Mengutip laporan Financial Times (FT), porsi terbesar dari penurunan tersebut berasal dari proyek Arctic LNG 2 Novatek dan pengurangan cadangan gas. Menurut perhitungan FT, total biaya yang dikeluarkan Total untuk meninggalkan Rusia mencapai US$ 14,8 miliar atau sekitar Rp 227 triliun.
Namun ini hanya pukulan langsung ke raksasa-raksasa migas dunia. FT mempelajari laporan keuangan mereka yang lebih baru untuk menghitung kerugian, yang berarti biaya penurunan nilai tersebut hanyalah permulaan. Perhitungan itu juga belum termasuk lonjakan harga minyak dan gas tahun lalu.
Lonjakan harga tentu saja menguntungkan perusahaan migas, agak meredam pukulan bagi BP, Shell, dan TotalEnergies, tetapi pada saat yang sama, itu memberikan pukulan bagi semua perusahaan lain yang telah membukukan kerugian miliaran dari penarikan mereka dari Rusia.
Sementara itu, BP, Shell, dan Total membukukan penurunan nilai individu terbesar pada operasi Rusia mereka ketika mereka pergi karena besarnya keterpaparan mereka terhadap industri minyak dan gas lokal.
Namun harga minyak dan gas yang lebih tinggi lebih dari yang menutupi penurunan tersebut karena ketiganya membukukan laba gabungan € 95 miliar, atau setara dengan US$ 104 miliar (Rp 1.593 triliun) dan lebih dari dua kali lipat biaya penurunan nilai gabungan sekitar US$ 40 miliar.
Pembuat mobil seperti Volkswagen dan Renault, serta produsen bahan kimia, juga menderita kerugian besar akibat keluarnya mereka dari Rusia. Namun ada juga beberapa jurusan multinasional seperti Nestle dan Unilever yang tetap bertahan di Rusia.
Bank, termasuk Unicredit dan Raiffeisen, juga terus beroperasi di negara itu, meskipun keduanya mengatakan sedang mencari pembeli untuk bisnis mereka di Rusia. Perusahaan utilitas seperti Uniper dan Wintershall Dea juga kehilangan miliaran dolar karena meninggalkan Rusia, dengan total biaya mencapai € 14,7 miliar, setara US$ 16 miliar.
Meski begitu, lebih dari separuh bisnis Eropa yang beroperasi di Rusia sebelum tahun 2022 tetap berada di negara tersebut, menurut Sekolah Ekonomi Kiyv, sebuah lembaga penelitian. Sebelum 2022, totalnya mencapai 1.871 entitas, menurut data KSE.
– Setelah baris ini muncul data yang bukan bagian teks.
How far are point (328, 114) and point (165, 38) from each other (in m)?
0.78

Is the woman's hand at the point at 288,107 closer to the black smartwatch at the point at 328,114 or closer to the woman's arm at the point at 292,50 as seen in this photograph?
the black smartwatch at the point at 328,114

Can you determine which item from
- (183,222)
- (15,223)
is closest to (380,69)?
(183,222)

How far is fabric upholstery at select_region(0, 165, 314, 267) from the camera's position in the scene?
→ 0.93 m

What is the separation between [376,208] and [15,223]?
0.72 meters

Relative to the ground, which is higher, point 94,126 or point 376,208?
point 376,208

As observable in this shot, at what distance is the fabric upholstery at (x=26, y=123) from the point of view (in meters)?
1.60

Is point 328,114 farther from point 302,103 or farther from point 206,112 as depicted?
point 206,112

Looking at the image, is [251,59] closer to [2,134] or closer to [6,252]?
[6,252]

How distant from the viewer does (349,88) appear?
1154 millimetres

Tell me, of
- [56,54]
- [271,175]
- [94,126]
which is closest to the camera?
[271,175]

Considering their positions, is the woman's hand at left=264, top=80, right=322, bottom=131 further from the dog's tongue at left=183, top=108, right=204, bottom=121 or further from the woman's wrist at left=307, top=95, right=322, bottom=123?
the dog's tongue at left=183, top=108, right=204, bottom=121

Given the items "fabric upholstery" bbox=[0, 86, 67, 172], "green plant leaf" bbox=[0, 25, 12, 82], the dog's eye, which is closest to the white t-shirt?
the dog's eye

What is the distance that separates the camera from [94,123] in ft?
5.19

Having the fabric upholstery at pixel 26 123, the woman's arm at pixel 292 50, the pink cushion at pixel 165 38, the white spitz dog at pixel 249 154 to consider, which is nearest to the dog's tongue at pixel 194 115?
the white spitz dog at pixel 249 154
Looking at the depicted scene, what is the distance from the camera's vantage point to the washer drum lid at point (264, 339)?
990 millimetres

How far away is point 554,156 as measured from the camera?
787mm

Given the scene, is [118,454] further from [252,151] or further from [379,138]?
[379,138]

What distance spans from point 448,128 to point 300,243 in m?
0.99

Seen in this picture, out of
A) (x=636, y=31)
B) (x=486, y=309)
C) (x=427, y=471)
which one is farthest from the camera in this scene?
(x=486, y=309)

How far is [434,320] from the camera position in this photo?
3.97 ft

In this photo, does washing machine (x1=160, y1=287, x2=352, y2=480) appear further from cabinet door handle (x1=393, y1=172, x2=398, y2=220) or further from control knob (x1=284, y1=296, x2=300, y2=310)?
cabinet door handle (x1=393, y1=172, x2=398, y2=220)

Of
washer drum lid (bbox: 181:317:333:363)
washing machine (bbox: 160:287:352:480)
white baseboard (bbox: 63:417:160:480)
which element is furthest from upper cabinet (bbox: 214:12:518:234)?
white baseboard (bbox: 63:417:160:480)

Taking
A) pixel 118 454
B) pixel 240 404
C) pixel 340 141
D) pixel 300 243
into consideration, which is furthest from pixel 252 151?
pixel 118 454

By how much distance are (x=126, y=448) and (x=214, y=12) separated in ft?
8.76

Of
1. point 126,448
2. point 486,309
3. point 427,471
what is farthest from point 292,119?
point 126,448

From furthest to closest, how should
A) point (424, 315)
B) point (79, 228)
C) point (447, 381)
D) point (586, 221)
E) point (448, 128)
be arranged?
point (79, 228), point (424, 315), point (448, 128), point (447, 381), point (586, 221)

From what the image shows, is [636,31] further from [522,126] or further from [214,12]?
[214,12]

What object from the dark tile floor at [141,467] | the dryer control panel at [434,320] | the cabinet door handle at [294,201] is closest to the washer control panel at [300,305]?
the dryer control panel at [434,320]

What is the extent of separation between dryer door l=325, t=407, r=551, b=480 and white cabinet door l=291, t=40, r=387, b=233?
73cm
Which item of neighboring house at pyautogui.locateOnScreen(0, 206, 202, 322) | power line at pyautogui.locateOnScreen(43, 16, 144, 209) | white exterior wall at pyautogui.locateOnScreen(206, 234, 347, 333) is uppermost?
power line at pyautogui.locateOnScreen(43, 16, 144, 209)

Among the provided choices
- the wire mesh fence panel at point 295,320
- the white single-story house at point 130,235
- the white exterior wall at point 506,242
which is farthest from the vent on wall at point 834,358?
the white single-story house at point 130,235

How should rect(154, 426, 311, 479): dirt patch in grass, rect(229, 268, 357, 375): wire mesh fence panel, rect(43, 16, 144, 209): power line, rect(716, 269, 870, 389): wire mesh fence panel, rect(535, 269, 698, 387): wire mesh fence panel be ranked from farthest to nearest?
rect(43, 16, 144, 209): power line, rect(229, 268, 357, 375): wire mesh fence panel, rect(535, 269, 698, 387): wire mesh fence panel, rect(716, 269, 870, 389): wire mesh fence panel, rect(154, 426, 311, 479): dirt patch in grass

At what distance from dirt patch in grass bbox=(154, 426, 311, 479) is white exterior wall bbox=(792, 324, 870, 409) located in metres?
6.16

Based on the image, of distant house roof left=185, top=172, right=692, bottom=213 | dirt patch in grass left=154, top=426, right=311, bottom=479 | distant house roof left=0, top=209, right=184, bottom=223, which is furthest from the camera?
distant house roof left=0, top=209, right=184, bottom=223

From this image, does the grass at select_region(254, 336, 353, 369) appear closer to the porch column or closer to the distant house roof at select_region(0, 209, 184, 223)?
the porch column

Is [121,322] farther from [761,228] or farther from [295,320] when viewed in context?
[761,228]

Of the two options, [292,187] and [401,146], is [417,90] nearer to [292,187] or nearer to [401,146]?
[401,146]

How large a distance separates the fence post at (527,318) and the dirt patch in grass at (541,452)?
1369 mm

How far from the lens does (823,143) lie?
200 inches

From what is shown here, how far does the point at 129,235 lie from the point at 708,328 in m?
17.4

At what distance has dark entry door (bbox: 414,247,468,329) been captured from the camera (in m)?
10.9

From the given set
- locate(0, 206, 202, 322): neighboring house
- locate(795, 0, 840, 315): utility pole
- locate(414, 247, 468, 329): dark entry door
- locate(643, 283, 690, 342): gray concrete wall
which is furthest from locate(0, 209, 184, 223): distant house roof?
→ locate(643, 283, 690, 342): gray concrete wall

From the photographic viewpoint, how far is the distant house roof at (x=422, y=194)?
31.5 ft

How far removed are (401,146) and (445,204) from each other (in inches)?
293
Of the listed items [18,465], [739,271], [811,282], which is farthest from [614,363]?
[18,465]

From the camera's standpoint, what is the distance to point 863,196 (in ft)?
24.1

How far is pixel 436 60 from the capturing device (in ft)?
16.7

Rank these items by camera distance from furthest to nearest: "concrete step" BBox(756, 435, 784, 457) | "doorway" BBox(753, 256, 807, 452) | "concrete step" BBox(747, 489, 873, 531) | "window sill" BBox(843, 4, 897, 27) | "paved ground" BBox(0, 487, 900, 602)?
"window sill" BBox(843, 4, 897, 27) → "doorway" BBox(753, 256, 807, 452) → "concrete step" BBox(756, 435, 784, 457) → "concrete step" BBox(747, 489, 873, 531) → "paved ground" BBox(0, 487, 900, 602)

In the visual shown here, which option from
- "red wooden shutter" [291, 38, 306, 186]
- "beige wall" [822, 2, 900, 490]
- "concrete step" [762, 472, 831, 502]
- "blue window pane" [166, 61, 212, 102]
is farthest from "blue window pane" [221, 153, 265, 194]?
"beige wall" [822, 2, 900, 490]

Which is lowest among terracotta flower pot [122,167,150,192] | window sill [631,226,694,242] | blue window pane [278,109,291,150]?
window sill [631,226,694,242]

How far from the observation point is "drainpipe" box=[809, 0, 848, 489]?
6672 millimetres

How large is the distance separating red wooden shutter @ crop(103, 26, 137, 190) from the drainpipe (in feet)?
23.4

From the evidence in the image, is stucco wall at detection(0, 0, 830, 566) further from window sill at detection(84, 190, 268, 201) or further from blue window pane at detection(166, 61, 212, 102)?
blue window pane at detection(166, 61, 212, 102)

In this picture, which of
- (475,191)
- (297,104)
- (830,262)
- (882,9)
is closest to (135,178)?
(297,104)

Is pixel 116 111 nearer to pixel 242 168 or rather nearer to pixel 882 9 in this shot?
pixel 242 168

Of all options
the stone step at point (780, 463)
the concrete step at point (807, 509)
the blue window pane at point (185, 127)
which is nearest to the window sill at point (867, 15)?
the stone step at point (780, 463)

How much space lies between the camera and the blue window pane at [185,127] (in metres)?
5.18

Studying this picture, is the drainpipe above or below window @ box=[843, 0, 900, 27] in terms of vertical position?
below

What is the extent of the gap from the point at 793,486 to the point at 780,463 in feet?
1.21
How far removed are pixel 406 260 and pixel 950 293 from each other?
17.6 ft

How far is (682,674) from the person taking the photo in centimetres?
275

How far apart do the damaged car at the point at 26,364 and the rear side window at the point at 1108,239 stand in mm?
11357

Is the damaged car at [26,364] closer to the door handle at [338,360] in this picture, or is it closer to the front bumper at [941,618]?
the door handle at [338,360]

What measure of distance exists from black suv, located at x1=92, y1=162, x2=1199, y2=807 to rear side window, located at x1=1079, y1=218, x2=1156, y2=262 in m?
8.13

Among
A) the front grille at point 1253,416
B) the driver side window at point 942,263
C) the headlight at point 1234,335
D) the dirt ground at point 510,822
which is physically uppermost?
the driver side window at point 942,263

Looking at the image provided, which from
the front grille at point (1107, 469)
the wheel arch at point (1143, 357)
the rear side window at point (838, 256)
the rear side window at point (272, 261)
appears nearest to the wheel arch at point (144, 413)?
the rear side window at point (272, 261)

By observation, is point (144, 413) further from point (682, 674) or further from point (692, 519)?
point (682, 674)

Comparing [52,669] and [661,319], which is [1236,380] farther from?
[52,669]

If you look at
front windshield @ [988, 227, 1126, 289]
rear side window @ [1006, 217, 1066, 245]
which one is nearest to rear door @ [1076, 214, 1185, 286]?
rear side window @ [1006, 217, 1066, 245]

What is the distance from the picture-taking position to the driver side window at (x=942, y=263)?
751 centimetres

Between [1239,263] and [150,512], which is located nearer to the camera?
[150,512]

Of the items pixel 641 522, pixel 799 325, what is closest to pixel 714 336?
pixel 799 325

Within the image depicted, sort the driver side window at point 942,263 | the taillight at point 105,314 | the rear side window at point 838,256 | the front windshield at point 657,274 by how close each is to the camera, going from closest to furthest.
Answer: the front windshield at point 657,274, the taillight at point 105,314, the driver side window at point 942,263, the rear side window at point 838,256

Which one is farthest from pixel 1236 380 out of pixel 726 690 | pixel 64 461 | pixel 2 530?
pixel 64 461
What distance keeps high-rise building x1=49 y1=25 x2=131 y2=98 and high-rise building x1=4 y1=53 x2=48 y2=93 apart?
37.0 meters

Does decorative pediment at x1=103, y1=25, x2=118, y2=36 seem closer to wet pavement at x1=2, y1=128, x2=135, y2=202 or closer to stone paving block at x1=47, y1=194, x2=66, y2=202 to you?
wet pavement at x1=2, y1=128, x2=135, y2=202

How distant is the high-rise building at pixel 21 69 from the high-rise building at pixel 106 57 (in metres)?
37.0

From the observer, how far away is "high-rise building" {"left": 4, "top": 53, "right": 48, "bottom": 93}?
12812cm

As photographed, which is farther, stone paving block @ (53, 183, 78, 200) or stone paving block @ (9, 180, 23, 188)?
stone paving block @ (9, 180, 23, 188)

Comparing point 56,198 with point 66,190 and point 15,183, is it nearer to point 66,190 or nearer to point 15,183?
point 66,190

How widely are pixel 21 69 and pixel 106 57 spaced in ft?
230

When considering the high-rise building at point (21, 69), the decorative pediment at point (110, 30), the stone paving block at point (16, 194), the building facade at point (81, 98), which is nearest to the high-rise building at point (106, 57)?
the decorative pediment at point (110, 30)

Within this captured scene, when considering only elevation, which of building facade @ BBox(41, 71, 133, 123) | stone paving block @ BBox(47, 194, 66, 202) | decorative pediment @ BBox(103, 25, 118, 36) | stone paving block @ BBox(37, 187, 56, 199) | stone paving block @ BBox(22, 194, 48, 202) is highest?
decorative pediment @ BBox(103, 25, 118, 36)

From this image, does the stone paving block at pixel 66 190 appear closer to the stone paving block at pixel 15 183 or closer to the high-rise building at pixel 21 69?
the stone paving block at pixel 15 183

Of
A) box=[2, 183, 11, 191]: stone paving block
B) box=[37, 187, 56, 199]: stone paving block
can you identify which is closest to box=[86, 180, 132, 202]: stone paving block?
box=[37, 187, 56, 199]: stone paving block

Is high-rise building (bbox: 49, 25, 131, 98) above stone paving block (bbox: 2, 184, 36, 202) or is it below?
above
Beberapa perusahaan energi Jepang juga tetap berada di Rusia meskipun diancam sanksi dari kelompok G7, di mana Jepang menjadi salah satu anggotanya. Tokyo tahun lalu mengatakan bahwa aset yang dimiliki perusahaan Jepang dalam proyek minyak dan gas Sakhalin-1 dan Sakhalin-2 penting untuk keamanan energi negara.
Akibatnya, pemegang saham Jepang dalam proyek ini ditawari untuk mempertahankan saham mereka, dan mereka melakukannya.